• **REQUEST**: Rewrite the entries from the line containing "Is [32,388] further" through the line containing "2.71 metres", changing "net mesh" to "netting" and leaving everything else as it is.

# RECORDS PROVIDED start

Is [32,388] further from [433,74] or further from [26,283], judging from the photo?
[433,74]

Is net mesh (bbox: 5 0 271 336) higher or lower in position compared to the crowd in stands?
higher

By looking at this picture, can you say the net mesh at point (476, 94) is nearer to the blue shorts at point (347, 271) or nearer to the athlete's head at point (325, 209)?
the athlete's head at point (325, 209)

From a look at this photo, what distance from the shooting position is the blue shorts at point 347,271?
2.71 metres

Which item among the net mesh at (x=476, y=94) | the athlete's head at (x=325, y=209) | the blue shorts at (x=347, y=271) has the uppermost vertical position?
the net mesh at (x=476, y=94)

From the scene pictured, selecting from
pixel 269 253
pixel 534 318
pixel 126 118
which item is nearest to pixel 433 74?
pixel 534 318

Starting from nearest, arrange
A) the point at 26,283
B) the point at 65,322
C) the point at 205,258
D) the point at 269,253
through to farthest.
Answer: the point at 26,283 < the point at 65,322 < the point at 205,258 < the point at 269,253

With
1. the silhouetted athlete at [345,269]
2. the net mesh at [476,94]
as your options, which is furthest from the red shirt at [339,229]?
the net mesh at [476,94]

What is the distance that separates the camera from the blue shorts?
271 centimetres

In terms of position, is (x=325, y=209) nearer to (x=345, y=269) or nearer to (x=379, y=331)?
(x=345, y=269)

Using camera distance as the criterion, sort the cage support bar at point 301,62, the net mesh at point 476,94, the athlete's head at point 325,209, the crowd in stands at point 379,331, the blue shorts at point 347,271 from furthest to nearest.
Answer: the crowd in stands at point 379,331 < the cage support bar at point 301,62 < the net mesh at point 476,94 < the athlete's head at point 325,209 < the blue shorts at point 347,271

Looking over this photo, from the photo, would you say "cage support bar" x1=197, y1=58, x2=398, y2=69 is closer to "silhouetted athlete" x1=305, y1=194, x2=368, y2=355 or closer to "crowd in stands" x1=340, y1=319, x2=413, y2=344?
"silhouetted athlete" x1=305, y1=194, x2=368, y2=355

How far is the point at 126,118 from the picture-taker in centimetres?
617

# RECORDS PROVIDED end
# RECORDS PROVIDED start

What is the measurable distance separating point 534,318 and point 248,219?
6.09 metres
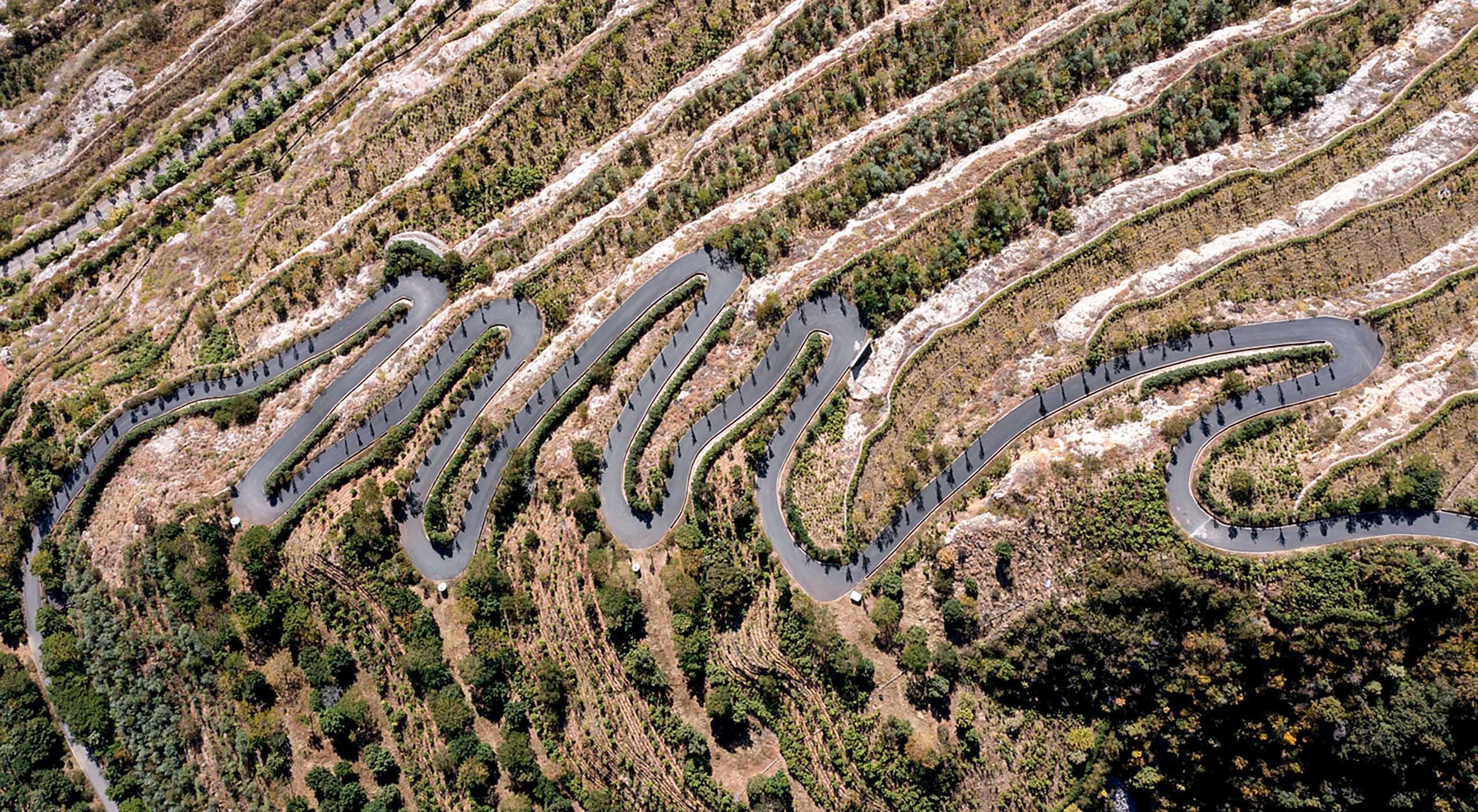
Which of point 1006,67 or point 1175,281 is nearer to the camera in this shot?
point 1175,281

# RECORDS PROVIDED end
# RECORDS PROVIDED start

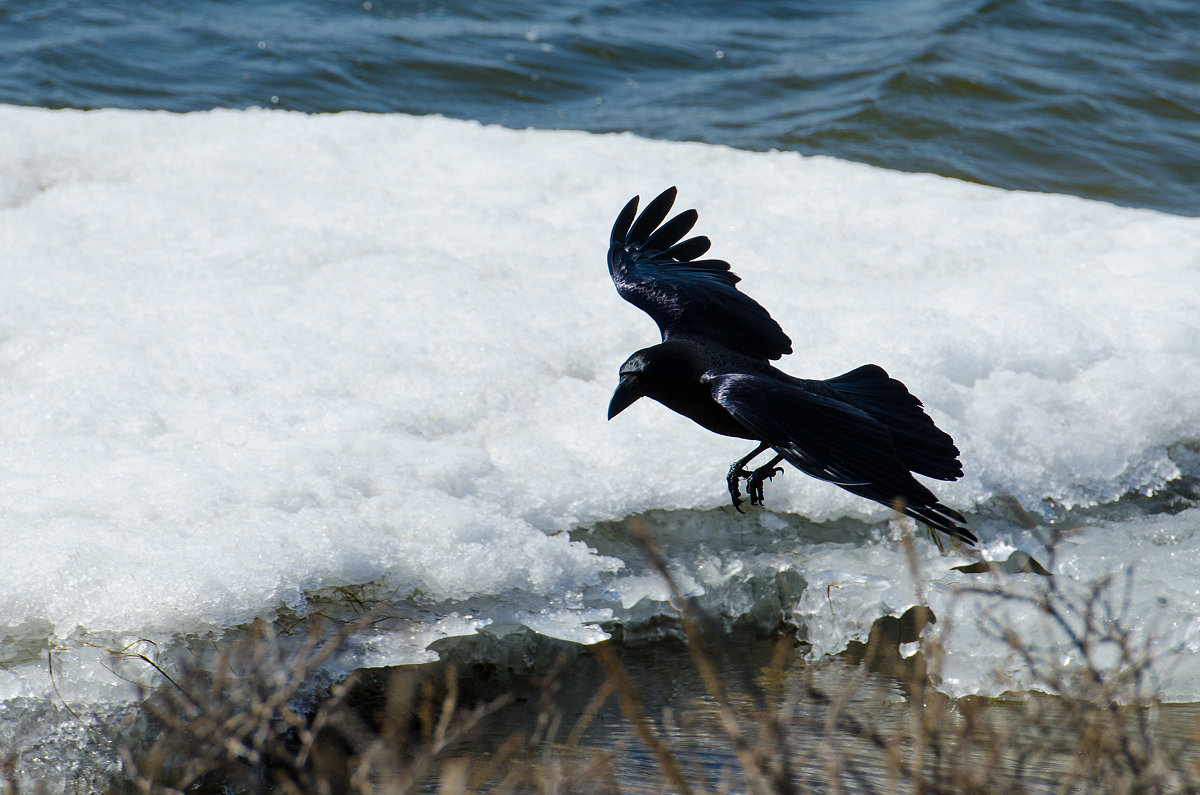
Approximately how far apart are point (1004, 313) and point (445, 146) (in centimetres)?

# RECORDS PROVIDED end

• **ANSWER TO THE PROBLEM**:
Is [32,388] further from [433,74] or further from [26,283], judging from the photo?
[433,74]

Is netting (bbox: 5 0 271 336) higher or lower in position compared to the crowd in stands?
higher

By looking at this picture, can you say the netting at point (476, 94) is nearer to the blue shorts at point (347, 271) or nearer to the athlete's head at point (325, 209)?
the athlete's head at point (325, 209)

From a look at this photo, what distance from the shooting position is the blue shorts at point 347,271?
2.71 metres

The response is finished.